Source document |
/---

Rett syndrome is a rare neurodevelopmental disorder caused by mutations in MeCP2, which is known to be a master regulator of many other genes. The syndrome, which predominantly affects girls, is characterized by distinctive hand movements and autism-like features, including social deficits and repetitive behavior.

Deleting MeCP2 triggers features of the disorder in a mouse model, but scientists are still trying to unravel the mutations’ molecular and cellular consequences.

Yi Eve Sun and her colleagues at the University of California, Los Angeles, infected neural progenitor cells with a virus containing a molecule that lowers MeCP2 expression. They then let the cells differentiate into neurons.

When they measured the electrical activity of the MeCP2-deficient neurons, the researchers saw that many more of them are inhibitory, rather than excitatory, compared with control neurons. To ensure that the effect is a result of MeCP2 loss, the researchers added the gene back into the neurons, which triggered the cells to more closely resemble control neurons.

\---

Tasks and exercises |
**A.** In the Rett syndrome passage, why did the researchers add MeCP2 back into the neurons?
**B.** Continue the Rett syndrome passage from its final sentence.

Records provided |
/---

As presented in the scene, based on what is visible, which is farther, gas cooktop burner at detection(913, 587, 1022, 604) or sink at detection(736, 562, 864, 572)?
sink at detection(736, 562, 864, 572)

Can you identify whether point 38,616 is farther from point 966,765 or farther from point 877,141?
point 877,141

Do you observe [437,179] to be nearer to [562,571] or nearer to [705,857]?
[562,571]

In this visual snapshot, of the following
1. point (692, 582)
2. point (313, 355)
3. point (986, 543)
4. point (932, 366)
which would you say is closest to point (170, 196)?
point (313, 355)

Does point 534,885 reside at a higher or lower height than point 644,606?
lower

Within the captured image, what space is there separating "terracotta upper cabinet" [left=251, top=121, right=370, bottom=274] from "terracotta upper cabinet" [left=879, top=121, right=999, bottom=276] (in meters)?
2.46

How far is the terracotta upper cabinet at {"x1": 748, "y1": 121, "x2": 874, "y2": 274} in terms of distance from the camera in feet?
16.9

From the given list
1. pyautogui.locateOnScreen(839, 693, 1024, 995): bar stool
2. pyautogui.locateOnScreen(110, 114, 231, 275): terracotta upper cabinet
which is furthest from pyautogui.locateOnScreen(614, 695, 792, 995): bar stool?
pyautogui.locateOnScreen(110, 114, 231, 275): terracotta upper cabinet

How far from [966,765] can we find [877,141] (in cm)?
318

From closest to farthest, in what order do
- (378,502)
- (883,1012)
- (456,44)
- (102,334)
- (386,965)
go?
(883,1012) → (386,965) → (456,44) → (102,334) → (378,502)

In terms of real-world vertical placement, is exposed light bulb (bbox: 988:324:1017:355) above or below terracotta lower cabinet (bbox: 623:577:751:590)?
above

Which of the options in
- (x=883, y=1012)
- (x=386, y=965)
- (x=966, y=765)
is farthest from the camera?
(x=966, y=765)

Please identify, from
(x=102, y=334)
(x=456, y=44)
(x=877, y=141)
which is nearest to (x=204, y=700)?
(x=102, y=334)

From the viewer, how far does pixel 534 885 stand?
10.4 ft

\---

Your responses |
**A.** They added the gene back to make sure the effect they saw, with many more of the MeCP2-deficient neurons being inhibitory rather than excitatory, came from the loss of MeCP2. Restoring the gene made the cells more closely resemble control neurons.

**B.**
“When the electrophysiologist first recorded these cells, he was shocked because he saw a very dramatic phenotype,” says Sun, an associate professor of psychiatry and biobehavioral sciences.

The imbalance of excitation and inhibition in the human brain may be more robust than that seen in the mouse brain, because Rett symptoms are much more dramatic in humans, Sun notes.

MeCP2 deficiency also increases and decreases the expression of many genes, the group found. Researchers are working to determine where in the genome MeCP2 binds to alter expression.

Surprisingly, about half of the time, the protein binds to spaces in between genes, according to unpublished results. In that case, Sun says, it will be difficult to figure out exactly which genes MeCP2 regulates.